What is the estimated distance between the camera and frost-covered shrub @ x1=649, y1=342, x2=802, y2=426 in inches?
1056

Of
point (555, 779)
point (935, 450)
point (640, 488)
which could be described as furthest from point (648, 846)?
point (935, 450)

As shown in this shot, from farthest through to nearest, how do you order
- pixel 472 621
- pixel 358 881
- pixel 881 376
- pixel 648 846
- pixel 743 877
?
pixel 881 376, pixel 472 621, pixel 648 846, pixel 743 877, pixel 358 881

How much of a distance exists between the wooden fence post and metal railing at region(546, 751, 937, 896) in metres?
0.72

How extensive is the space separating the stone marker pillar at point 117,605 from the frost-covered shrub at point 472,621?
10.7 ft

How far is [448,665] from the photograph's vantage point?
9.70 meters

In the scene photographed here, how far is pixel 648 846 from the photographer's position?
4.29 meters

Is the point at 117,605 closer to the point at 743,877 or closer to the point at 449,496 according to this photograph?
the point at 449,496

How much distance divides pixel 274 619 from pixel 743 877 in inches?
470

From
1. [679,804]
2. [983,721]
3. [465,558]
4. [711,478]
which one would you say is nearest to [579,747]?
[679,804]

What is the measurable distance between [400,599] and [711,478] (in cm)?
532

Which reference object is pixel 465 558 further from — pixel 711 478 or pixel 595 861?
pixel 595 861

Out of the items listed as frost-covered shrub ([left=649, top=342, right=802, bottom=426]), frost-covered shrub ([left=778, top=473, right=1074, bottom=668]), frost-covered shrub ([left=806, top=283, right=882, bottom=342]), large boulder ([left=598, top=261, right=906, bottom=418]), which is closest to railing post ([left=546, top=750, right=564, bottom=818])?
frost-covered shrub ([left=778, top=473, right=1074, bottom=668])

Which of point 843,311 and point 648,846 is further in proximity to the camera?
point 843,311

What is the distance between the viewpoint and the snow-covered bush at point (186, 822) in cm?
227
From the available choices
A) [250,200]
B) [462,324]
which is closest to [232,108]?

-=-=-

Put the lines above into a Markdown table, starting with the line containing "Which of point" and going on through the last line. Use the columns Row and Line, number the rows in order, and leave out blank lines.

THE OUTPUT:
| Row | Line |
|---|---|
| 1 | Which of point 843,311 and point 648,846 is further in proximity to the camera? |
| 2 | point 843,311 |
| 3 | What is the distance between the viewpoint and the snow-covered bush at point (186, 822) in cm? |
| 4 | 227 |
| 5 | From the available choices |
| 6 | A) [250,200] |
| 7 | B) [462,324] |
| 8 | which is closest to [232,108]? |